I’m currently working on a piece about my family’s history in Cologne and my cousin Gottfried Ballin, a member of an anti-Nazi resistance group, who was arrested for high treason, and murdered in Auschwitz. While doing research, I read Fritz and Brigitte Bilz’s Die Familie Ganz und die Lengfeld’sche Buchhandlung – Lebensgeschichten einer jüdischen Buchhändlerfamilie — The Ganz Family and the Lengfeld’sche Bookstore — Life story of a Jewish Bookseller Family, a documentary history of my family’s bookstore in Cologne. Inside, I found something remarkable that I had not seen before. On New Years Eve 1933, the Ganz family gathered at the house of Karl and Minnie Ganz, my great aunt and uncle. As was tradition, they shared poems written for the occasion. Hitler had taken power and this would be the last time they’d all gather together for New Year’s Eve: they’d be scattered in the coming year. In 1934, my great grandfather Felix and his wife Resi, along with their children Eva and Peter, my grandfather, would flee to Palestine, Karl’s family would go to France, Anna Ballin’s sons Wolfgang would end up in America and Arnold in South Africa, but Anna and her middle son Gottfried would fatefully remain in Germany, where he would be arrested in the coming year.

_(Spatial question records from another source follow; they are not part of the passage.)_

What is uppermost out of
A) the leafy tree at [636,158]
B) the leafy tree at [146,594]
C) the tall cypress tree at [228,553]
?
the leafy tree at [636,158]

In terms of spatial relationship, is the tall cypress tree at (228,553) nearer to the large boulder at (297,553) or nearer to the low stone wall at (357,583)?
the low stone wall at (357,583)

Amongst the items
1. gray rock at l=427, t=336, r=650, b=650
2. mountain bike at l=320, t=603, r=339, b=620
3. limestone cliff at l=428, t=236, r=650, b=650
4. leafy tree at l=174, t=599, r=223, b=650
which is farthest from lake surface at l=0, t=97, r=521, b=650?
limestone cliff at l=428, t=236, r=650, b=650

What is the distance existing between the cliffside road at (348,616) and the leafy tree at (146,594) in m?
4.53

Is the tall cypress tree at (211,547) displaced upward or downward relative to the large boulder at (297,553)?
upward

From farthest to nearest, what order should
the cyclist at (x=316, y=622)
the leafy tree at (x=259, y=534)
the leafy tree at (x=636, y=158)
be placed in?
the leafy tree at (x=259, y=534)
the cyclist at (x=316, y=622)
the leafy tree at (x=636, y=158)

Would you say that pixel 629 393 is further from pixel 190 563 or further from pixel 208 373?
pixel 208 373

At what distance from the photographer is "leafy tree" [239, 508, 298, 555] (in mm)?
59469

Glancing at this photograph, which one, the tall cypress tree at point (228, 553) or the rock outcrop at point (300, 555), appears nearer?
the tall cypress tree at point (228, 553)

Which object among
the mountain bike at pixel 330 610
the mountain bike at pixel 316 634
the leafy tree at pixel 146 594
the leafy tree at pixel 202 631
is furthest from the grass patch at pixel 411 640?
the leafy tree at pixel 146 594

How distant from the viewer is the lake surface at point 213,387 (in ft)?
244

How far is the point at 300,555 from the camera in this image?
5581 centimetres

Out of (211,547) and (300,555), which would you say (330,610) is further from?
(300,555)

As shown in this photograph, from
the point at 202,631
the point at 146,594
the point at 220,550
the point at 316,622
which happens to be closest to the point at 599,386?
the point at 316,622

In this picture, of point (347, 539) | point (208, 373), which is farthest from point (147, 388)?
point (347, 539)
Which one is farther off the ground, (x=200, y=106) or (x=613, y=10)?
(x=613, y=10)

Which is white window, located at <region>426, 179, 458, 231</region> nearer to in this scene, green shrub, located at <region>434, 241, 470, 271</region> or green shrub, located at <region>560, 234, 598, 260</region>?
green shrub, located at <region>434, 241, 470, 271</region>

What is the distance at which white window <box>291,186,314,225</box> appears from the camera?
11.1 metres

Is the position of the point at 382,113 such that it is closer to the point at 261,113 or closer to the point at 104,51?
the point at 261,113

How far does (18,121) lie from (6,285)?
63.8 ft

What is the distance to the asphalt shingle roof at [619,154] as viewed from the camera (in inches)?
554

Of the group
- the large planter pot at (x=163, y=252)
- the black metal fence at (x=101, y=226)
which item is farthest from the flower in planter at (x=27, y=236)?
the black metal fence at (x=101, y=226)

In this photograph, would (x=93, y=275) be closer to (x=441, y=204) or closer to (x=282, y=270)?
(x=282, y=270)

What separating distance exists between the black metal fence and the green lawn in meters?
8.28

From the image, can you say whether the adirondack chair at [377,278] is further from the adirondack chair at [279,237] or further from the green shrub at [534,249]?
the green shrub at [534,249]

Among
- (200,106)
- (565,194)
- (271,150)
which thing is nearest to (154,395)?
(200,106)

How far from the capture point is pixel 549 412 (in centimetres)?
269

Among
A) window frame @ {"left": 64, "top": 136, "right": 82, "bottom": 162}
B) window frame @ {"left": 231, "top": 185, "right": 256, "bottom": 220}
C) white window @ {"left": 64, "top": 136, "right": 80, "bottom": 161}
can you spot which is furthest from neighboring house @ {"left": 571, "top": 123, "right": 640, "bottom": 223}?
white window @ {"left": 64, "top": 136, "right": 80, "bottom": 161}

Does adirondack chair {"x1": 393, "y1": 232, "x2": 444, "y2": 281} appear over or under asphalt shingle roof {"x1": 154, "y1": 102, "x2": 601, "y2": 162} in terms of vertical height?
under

My great grandmother Resi kept these poems and gave a copy of them to Helene Ballin, Gottfried’s fiancée. They could not marry under Nazi law because he was Jewish and she was “Aryan,” but after the war she applied to take his name. Beate, the daughter of Karl and Minnie, who was too little to contribute a poem, later wrote her recollections of that New Years Eve:
They are all there on this December 31, 1933, all united in Cologne for one last celebration, one last exchange of love and solidarity. They look at each other, judge each other in their particularities, but understand that this judgment is fleeting, because everything that has been going on for some months since the elections that brought Hitler to power…
…I see them gathered around the punch, a punch that Papa Karl knew how to prepare: a mixture of fruits preserved in cognac, white wine and champagne sparkled in a large crystal vessel. I still have the crystal pipette with which the precious liquid was sucked in and distributed into the glasses. Shortly before midnight, the occasional poets would recite or read their work, and at midnight the last poem would bury the completed year and celebrate the birth of a new one. With this last toast the gathered family buried much more than just a difficult year: they buried - more or less foreseeing this - the era of happiness and balance.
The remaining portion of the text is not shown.